Translate this sentence from the robots.txt excerpt below into Spanish: "Bots are pieces of software used by search engine companies, spammers and content accumulators to crawl the internet to find new or modified content."

— EXCERPT —
Segment Open
If you have not heard of the robots.txt file, it is simply a small file located in your website root directory that instructs search engines on what they can and can’t do. Although not strictly enforced, search engine bots will generally respect the rules set forward in the robots.txt file. With a properly configured robots.txt file you can, for example, attempt to fend off spam bots, tell google not to index your images or instruct bots to skip pages that may contain duplicate content.

Bots are pieces of software used by search engine companies, spammers and content accumulators to crawl the internet to find new or modified content. A bot’s job is to follow links on a website crawling from page to page and site to site. It’s kind of like a Six Degrees of Kevin Bacon thing. Follow enough links and you should eventually find all the content on the net. This is why backlinks are so important. The more backlinks you have, the easier it is for search engines to find your content. There are literally millions of bot instances trawling the net at any one time. The official term for a bot is a user-agent of which there are thousands. Lets take Google for example. Google has many different user-agents used to index your site, extract images and videos, find news feeds, find mobile phone content, check your site for Adsense quality and so on. This site details a complete list of known user-agents.

The robots.txt file has been around for ages. It was actually introduced by AltaVista in 1994, but now remains a staple food for web spiders. For a complete description of the file and its standard notation, visit here. In short, a robots.txt file can restrict specific bots from crawling your entire site or part thereof. To do this, all bots have a special signature. For example,Google’s index bot is called Googlebot, Bing’s bot is called MSNbot, and Yahoo’s bot is called Yahoo! Slurp.

An entry in the Robots.txt file may look like this:

User-Agent: Yahoo! Slurp
Allow: /public*/
Disallow: /*_print*.html

Here we are telling the Slurp user agent that it can access all pages located in any directory starting with “public”, and have no access to pages with “_print” in the URI.

Below is a complete robots.txt file for one of my experimental WordPress sites (I’ll post an article explaining what I mean by experimental site another day). Astute readers may note that I am disallowing all user agents from specific directories, and only allowing some specific user agents access to the remaining areas of my site. A recent update to the standard also allows me to list the location of my site map to help search engines find all of my pages.

User-agent: *
Disallow: /cgi-bin
Disallow: /wp-admin
Disallow: /wp-includes
Disallow: /wp-content
Disallow: /search/*/feed
Disallow: /search/*/*

User-agent: Mediapartners-Google
Allow: /

User-agent: Adsbot-Google
Allow: /

User-agent: Googlebot-Image
Allow: /

User-agent: Googlebot-Mobile
Allow: /

User-agent: Mediapartners-Google
Allow: /

User-agent: Adsbot-Google
Allow: /

User-agent: Googlebot-Image
Allow: /

User-agent: Googlebot-Mobile
Allow: /

Sitemap: http://beginnerchess.org/sitemap.xml

Disallowing bots from accessing content not intended for consumption will ensure that your site will remain keyword optimized on all pages, thus helping promote your site within the search engine rankings. Say for example you have worked hard at optimizing all pages for the keyword “weight gain” and the various long tails. Your work may be filtered down in the eyes of the search engine if it was able to crawl your login page, privacy page and contact form.
Segment Closed
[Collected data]
Segment Open
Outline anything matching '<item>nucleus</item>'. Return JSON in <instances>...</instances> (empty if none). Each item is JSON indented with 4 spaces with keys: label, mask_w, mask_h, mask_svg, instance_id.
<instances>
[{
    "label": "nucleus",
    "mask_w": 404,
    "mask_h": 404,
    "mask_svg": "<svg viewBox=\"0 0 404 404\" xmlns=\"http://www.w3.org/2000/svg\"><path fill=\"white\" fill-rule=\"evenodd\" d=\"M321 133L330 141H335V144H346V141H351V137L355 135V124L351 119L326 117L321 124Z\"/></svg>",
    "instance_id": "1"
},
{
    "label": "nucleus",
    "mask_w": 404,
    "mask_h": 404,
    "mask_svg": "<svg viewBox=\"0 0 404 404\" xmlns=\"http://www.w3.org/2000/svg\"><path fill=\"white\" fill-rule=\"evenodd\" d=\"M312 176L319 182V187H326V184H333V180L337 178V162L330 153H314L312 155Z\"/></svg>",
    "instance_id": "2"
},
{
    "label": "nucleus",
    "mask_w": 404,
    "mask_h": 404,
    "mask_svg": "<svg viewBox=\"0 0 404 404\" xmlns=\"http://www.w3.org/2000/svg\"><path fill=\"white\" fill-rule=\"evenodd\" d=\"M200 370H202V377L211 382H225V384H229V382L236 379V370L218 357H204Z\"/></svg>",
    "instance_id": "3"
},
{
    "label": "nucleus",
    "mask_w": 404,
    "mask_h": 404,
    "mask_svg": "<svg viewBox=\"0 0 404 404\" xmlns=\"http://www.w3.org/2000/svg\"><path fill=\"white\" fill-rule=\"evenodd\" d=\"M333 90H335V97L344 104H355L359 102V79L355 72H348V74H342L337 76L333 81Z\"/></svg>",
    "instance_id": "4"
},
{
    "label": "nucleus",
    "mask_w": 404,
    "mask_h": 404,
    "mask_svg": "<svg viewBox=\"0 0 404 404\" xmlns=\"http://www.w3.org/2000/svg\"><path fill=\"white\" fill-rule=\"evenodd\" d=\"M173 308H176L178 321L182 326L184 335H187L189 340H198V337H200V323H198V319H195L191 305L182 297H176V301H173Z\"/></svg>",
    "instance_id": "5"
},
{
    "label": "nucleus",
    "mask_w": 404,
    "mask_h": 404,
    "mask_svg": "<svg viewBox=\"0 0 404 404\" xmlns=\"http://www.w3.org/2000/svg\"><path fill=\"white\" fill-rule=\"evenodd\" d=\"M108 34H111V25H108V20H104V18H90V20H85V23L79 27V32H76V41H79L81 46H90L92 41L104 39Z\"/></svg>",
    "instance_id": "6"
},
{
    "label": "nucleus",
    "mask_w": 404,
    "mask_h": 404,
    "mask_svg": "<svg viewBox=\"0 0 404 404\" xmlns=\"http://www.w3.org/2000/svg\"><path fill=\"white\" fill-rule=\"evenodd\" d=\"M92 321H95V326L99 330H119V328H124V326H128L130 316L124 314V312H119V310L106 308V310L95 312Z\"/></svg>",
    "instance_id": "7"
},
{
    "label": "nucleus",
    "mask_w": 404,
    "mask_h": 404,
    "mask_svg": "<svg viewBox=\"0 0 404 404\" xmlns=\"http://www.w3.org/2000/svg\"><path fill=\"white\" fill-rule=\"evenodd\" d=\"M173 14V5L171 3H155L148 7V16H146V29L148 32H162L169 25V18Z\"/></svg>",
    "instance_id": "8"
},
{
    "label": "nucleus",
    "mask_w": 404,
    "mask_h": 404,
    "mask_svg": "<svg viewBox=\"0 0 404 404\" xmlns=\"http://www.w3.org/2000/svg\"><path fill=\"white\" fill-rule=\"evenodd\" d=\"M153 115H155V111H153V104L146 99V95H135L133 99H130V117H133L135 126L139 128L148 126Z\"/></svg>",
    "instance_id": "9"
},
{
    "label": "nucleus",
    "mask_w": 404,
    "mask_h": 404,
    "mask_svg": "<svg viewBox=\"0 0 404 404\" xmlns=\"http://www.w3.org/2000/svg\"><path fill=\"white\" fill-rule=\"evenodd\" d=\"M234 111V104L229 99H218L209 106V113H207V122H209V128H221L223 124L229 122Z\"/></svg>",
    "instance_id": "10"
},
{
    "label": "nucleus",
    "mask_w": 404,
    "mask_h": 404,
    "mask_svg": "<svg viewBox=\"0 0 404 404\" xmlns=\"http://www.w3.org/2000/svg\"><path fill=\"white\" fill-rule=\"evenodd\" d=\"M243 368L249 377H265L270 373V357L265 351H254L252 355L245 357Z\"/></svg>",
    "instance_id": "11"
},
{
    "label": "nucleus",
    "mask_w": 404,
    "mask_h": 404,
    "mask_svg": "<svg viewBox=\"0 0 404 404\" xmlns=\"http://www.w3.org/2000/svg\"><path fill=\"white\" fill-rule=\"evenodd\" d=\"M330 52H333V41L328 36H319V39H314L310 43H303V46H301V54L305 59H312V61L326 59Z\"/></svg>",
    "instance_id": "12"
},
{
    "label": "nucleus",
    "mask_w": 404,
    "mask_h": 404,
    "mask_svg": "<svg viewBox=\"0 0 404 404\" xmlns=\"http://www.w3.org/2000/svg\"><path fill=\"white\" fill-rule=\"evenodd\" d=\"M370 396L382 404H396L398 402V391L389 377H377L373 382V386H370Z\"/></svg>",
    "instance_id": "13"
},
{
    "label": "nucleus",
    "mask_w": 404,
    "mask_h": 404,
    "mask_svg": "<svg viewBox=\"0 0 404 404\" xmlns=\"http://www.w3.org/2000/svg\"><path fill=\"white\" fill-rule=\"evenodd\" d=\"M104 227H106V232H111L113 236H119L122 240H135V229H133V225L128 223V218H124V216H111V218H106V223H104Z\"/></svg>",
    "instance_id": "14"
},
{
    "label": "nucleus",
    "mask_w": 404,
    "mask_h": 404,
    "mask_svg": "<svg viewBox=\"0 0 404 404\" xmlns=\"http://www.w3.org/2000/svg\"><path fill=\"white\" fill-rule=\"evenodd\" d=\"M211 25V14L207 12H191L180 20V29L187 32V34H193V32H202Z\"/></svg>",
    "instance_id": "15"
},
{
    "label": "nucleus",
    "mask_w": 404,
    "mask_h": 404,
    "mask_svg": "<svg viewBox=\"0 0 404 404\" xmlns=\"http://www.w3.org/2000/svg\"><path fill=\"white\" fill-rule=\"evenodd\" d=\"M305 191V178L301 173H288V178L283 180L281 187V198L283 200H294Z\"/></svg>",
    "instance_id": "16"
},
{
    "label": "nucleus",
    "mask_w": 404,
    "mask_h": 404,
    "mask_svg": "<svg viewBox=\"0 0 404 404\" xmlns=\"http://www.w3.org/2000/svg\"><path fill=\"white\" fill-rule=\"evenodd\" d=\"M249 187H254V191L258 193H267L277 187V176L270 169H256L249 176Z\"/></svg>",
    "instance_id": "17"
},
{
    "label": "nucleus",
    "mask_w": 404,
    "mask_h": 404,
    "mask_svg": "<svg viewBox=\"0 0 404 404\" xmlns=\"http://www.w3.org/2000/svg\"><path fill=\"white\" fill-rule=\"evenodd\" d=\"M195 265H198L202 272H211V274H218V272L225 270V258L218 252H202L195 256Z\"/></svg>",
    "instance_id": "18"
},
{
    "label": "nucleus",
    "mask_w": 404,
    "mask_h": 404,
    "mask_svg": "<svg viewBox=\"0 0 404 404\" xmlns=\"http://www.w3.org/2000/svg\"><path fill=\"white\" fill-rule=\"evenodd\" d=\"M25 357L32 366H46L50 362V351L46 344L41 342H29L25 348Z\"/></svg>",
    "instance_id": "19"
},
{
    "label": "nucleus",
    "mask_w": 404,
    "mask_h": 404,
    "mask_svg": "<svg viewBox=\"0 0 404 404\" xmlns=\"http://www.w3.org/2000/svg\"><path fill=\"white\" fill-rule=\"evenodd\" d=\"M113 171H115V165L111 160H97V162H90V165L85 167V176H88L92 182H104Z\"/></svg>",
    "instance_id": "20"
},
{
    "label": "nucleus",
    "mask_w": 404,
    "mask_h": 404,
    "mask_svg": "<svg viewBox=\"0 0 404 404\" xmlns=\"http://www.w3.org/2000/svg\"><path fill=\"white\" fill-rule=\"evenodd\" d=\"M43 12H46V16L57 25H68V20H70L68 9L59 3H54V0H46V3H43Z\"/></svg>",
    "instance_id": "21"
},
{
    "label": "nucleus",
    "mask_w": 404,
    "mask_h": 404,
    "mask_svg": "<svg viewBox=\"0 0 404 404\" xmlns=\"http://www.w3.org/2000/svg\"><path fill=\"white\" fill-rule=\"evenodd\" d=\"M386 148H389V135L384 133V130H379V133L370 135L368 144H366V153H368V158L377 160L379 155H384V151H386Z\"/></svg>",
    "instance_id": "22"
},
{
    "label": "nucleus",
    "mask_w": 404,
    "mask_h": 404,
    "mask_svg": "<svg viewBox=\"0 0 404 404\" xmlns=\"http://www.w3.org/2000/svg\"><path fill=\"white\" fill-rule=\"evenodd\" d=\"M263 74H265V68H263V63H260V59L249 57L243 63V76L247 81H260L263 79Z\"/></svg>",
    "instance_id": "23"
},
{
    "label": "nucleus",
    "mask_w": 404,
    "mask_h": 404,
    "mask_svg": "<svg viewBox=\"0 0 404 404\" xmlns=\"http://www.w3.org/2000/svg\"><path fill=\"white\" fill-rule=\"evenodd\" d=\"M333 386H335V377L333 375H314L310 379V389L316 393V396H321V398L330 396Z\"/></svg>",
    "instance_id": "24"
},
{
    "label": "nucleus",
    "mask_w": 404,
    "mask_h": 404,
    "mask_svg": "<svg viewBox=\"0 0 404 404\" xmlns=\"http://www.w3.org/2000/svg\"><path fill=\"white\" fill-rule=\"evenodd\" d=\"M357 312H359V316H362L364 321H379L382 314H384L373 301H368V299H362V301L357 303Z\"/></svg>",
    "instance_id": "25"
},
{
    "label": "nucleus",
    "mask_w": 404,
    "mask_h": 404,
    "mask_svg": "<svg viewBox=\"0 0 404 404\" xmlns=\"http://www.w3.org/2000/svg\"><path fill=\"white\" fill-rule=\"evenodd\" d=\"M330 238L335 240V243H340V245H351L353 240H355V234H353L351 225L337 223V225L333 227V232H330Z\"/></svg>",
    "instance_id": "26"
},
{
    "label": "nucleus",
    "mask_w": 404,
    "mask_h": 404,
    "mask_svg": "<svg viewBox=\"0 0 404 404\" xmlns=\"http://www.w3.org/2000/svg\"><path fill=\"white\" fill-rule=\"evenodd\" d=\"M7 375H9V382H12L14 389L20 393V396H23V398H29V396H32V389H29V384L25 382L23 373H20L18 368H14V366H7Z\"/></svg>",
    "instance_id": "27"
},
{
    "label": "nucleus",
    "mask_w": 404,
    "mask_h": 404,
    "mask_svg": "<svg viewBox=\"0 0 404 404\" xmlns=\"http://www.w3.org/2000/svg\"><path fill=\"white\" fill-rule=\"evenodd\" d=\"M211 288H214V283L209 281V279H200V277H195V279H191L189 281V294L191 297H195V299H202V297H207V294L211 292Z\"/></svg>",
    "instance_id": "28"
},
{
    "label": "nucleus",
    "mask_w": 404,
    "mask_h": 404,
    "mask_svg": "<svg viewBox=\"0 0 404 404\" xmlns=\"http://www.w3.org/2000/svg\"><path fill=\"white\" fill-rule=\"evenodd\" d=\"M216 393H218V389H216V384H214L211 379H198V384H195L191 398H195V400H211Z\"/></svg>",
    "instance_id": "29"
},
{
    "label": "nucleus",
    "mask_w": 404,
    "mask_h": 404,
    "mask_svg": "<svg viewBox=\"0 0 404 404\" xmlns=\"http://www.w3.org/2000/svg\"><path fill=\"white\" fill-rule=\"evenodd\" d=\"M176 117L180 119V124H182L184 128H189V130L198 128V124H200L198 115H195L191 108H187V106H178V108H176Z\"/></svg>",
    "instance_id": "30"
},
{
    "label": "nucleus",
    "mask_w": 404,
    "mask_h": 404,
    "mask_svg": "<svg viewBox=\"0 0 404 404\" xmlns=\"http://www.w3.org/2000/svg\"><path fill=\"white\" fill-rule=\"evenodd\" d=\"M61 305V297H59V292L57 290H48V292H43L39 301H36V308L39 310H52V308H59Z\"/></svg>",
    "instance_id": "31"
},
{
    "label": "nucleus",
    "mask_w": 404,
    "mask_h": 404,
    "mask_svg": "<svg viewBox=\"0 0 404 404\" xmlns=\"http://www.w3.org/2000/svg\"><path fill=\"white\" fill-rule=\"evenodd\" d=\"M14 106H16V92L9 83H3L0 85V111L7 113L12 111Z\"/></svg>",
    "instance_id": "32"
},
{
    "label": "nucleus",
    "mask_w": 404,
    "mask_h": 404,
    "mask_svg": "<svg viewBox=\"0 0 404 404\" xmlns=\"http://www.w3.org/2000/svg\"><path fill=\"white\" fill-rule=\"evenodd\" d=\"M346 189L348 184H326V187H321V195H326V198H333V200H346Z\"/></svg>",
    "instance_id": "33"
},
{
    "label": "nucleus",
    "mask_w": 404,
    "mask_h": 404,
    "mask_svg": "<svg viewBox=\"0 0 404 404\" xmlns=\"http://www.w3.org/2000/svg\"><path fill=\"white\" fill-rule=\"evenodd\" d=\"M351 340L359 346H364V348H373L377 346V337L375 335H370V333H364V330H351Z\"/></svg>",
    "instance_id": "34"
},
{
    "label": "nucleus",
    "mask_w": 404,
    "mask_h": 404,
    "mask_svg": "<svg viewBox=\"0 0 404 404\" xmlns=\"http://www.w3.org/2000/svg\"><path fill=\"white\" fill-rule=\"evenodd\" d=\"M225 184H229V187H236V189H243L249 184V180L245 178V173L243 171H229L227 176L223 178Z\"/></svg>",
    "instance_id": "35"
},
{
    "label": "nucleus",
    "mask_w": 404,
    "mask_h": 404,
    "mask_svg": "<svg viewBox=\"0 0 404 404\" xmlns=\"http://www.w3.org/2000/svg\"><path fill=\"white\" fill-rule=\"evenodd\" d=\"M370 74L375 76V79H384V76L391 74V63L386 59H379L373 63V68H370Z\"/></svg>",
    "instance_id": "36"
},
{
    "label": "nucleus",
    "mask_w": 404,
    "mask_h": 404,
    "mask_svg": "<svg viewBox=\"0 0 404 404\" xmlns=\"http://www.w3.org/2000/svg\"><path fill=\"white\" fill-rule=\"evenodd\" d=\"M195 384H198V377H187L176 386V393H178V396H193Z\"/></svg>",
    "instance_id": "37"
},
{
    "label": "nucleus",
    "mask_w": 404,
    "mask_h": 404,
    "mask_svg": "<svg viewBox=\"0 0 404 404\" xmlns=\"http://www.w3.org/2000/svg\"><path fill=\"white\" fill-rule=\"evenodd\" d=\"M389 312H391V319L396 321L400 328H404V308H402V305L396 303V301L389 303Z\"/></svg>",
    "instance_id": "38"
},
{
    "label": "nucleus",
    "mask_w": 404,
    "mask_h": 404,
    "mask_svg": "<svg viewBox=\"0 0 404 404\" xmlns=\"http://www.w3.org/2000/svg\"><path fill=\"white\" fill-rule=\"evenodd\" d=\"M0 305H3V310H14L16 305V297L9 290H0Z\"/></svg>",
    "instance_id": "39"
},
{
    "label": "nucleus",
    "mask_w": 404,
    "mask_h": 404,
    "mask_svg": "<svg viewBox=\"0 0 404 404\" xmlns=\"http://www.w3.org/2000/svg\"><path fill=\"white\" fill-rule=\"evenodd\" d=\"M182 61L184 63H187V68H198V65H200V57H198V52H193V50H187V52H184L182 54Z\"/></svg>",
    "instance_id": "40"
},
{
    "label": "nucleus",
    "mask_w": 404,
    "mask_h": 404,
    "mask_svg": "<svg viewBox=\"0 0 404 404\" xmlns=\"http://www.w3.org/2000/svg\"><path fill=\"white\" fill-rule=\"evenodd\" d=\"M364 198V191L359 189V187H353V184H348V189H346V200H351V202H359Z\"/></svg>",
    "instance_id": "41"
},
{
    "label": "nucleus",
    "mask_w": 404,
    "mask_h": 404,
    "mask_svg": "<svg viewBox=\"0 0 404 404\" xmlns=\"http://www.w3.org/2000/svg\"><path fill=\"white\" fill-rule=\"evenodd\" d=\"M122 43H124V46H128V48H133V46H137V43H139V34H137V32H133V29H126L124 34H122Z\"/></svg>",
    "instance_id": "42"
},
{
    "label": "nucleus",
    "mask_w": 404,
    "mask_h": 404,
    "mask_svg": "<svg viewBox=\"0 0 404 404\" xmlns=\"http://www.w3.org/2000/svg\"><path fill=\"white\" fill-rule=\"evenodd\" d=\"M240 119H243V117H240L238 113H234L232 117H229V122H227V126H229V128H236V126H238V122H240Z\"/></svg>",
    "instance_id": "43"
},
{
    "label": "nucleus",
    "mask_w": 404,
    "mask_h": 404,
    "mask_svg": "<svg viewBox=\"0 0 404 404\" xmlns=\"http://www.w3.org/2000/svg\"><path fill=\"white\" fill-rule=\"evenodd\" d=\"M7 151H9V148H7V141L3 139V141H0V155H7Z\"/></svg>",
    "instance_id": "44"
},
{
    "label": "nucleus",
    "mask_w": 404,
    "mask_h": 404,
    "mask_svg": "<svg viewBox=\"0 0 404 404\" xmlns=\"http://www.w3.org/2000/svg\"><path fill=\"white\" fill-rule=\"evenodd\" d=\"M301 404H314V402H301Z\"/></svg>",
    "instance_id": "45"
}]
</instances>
Segment Closed
— WRITTEN SOLUTION —
Los bots son programas de software que usan las empresas de motores de búsqueda, los spammers y los acumuladores de contenido para rastrear internet en busca de contenido nuevo o modificado.